Green synthesis of high-performance supercapacitor electrode materials from agricultural corncob waste by mild potassium hydroxide soaking and a one-step carbonization

Abstract

Porous carbons derived from waste biomass are distinguished active materials for developing high performance, low-cost and environmental-friendly electrochemical double layer supercapacitors. However, efficient control over the microstructure of biomass activated carbons to achieve high capacitor performance still remains a challenge. Herein, agricultural waste biomass corncobs that were simply chopped were demonstrated to be effectively activated via facile KOH solution soaking at room temperature prior to a one-step carbonization process. The electrode material showed a high capacity of 394.9 F g−1, at a current density of 1 A g−1 in a three-electrode system in a 6 M KOH aqueous electrolyte solution. Corncobs, carbonized at 750 °C, were further assembled into coin-type symmetrical devices, and displayed a high energy density of 8.9 W h kg−1, achieving outstanding cycling stability (99 % life time retention after 10,000 cycles).
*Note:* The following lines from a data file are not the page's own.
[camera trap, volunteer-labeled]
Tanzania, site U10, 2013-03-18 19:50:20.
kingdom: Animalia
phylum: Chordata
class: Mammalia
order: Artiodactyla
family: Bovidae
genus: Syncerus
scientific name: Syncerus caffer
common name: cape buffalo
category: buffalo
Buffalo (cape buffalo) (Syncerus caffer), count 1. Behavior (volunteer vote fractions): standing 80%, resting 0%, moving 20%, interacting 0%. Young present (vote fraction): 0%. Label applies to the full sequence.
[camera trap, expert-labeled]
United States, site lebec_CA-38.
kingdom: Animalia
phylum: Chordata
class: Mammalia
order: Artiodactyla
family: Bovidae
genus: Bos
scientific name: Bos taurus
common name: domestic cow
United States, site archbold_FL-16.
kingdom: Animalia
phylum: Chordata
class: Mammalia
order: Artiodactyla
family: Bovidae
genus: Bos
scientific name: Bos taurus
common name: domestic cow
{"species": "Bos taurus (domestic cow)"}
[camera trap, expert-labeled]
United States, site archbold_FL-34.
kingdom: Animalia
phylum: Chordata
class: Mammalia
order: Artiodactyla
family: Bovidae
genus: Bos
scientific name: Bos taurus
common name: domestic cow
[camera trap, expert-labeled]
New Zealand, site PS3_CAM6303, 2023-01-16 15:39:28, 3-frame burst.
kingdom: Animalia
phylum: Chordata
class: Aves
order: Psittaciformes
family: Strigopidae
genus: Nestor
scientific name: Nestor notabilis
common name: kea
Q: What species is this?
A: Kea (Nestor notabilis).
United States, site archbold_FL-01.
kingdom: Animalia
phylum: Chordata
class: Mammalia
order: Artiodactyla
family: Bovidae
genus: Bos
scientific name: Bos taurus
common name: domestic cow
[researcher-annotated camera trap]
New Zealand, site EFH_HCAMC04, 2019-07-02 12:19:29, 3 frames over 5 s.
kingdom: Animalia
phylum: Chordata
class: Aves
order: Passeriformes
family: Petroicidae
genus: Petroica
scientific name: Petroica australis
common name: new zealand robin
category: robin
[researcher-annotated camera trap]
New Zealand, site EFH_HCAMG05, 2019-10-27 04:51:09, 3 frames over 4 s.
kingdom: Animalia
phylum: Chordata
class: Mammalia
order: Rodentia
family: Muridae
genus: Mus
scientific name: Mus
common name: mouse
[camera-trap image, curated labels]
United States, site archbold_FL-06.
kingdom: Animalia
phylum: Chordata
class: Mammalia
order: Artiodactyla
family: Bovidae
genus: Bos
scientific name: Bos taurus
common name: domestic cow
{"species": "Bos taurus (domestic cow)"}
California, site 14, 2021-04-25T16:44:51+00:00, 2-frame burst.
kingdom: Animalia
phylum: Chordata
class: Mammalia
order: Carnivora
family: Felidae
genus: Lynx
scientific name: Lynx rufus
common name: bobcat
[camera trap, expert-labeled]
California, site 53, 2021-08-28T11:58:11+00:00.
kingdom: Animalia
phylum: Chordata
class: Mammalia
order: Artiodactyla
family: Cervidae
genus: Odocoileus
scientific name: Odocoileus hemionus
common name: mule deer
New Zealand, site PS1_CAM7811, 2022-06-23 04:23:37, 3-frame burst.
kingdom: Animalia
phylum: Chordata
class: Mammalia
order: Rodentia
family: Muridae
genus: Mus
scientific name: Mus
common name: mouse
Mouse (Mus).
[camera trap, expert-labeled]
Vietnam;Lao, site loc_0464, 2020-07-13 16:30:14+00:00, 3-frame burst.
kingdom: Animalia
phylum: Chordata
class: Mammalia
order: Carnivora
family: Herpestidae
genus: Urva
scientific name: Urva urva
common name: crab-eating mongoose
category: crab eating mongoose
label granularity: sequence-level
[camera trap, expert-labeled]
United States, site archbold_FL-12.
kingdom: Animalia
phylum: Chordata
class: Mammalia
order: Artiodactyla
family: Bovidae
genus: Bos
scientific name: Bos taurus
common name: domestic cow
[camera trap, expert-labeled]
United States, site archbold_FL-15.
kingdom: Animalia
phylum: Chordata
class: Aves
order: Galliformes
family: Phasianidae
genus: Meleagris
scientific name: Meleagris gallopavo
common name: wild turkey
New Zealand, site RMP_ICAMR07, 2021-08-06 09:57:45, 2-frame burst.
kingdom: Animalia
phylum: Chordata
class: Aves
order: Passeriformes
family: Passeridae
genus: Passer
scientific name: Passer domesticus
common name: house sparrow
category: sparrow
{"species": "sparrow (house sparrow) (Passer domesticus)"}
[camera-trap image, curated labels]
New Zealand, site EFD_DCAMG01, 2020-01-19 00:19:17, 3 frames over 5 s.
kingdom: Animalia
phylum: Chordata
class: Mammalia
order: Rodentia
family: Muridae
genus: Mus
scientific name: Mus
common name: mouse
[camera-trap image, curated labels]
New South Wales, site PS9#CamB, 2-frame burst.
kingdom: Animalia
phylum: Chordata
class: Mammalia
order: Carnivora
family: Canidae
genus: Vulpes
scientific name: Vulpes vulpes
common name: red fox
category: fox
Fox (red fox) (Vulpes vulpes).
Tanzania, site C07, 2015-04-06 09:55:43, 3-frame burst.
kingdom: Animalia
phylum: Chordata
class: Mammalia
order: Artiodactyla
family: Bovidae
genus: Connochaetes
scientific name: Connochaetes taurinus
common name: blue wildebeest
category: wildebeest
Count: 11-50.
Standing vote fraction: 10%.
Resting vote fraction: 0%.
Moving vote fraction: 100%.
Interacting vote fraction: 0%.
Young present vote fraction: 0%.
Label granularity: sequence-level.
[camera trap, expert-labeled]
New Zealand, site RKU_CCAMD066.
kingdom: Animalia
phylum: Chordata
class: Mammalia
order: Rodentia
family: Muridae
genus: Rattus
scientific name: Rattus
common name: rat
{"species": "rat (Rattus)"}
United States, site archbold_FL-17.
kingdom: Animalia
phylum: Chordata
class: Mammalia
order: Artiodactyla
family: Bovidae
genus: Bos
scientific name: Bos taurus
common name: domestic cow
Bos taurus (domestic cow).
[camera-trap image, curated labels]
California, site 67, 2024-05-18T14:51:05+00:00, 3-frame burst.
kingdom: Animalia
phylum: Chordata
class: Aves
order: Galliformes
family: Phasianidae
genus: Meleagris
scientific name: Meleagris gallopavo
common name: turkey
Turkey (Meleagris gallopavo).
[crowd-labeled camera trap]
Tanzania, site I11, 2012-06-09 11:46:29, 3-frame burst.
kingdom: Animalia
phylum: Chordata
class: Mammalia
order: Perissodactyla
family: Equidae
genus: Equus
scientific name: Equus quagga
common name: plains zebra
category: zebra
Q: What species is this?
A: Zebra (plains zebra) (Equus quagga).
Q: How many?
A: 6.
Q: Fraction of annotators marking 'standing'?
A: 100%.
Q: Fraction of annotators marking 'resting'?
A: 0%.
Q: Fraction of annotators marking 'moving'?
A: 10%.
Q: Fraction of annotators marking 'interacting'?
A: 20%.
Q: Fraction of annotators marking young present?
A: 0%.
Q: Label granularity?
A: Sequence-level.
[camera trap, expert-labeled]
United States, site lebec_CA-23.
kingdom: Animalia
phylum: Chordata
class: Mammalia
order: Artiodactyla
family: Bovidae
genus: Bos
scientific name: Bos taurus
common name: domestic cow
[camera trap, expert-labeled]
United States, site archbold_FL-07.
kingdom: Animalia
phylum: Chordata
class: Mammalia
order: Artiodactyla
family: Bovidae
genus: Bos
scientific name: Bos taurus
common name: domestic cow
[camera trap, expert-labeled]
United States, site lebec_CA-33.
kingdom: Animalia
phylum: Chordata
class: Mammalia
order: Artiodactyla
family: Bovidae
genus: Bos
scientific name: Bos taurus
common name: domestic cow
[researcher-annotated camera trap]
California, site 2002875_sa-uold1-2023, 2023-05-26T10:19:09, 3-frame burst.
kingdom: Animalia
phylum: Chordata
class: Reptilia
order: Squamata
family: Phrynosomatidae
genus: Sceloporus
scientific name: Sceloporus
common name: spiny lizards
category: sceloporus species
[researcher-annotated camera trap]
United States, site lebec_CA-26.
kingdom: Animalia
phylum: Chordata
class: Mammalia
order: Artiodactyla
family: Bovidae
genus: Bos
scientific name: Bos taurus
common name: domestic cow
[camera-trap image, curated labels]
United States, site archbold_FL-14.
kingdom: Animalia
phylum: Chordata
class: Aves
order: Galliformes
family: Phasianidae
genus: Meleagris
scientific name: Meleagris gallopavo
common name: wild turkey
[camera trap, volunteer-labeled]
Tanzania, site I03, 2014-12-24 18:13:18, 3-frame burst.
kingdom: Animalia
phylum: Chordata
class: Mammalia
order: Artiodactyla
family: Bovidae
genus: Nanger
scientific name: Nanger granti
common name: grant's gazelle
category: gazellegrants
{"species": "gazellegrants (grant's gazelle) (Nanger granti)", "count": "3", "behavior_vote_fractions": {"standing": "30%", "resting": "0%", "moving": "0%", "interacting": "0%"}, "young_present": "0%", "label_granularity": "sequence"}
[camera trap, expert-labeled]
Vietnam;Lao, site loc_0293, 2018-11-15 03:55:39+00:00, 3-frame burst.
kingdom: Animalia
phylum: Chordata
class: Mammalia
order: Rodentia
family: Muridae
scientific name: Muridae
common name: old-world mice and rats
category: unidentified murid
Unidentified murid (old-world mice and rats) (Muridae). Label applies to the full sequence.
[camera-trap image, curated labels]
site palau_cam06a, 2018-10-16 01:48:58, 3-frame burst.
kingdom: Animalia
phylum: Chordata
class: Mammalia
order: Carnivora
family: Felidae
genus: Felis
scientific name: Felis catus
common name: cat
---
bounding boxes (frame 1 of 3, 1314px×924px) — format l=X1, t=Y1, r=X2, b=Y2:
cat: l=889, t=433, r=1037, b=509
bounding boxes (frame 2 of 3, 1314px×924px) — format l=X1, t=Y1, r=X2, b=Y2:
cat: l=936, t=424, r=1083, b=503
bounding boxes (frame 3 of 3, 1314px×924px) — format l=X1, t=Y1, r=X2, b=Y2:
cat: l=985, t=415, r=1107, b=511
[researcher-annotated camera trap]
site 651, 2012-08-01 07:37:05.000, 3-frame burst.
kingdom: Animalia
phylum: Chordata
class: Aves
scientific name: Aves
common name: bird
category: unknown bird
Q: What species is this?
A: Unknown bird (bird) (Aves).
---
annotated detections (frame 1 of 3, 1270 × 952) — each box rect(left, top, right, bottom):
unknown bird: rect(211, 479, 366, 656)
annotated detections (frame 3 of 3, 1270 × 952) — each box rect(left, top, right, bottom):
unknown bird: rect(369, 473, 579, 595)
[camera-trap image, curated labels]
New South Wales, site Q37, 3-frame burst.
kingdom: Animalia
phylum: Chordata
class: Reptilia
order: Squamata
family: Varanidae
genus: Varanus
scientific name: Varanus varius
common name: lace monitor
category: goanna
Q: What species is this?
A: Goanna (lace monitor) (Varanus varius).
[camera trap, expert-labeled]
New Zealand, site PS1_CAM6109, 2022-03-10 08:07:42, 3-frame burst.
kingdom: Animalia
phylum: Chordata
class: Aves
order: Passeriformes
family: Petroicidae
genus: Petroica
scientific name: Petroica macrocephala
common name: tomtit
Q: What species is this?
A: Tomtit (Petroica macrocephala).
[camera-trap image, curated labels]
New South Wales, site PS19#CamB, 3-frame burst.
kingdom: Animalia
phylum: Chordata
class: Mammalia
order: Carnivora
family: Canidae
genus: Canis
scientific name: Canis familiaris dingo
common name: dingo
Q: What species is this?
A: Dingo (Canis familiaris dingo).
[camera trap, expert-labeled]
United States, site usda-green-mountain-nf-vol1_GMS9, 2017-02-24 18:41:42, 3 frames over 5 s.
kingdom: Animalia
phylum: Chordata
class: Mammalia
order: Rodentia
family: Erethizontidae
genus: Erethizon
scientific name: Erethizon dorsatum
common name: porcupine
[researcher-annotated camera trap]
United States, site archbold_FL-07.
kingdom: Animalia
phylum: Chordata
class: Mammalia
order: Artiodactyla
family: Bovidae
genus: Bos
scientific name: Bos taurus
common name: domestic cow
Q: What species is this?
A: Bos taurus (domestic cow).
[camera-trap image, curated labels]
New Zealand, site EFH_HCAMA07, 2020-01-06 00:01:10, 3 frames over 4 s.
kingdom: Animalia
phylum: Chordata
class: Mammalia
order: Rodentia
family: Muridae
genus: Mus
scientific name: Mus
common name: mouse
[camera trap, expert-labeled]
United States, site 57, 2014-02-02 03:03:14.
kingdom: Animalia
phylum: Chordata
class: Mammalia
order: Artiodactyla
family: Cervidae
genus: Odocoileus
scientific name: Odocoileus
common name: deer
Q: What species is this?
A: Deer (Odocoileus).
Through this green and energy-efficient process, the natural hierarchical nature of the corncob was fully utilized and partly preserved, and the obtained porous carbon has high degree of graphitization and effective specific surface area with improved electrochemical performance. These porous carbons are expected to become ideal active materials for high-performance supercapacitors. The mild KOH soaking coupled with the one-step carbonization method developed herein is considered as a facile way to up-scale production of functional carbon materials from waste biomass.